More than 20 antiepileptic drugs are currently used in clinical practice, but repeated trial-and-error treatment carries risks for patients. The research team underscored the need for tools that can predict treatment response early in the course of epilepsy.
The SNUH researchers now plan to train their AI model with more data from other institutions, aiming to develop it into a clinical decision support tool.
THE LARGER TREND
An international study led by Monash University in Australia was possibly the first in the world to demonstrate the use of an AI model to predict the optimal anti-seizure medication for patients newly diagnosed with epilepsy in 2022. It used clinical information from around 1,800 patients in five health care centres in Australia, Malaysia, China and the United Kingdom, with the deep learning prediction model designed by the Monash Medical AI Group and trained using Monash's MASSIVE computing facility.

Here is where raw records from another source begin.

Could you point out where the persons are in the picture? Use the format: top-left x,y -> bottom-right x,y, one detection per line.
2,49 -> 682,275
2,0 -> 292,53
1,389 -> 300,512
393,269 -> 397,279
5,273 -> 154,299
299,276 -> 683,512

Meanwhile, AI has been utilised in research in Australia, India, and South Korea to detect the epileptogenic zone in the brain and for seizure monitoring.
ON THE RECORD
"The selection of antiepileptic drugs for epilepsy patients has traditionally relied on the empirical judgment of specialists, but this study presents a systematic approach to predicting antiepileptic drug treatment responses based on a large cohort and various clinical data accumulated over a long period of time," Dr Park Kyung-il, research co-lead and professor at the Department of Neurology of SNUH, said in a statement.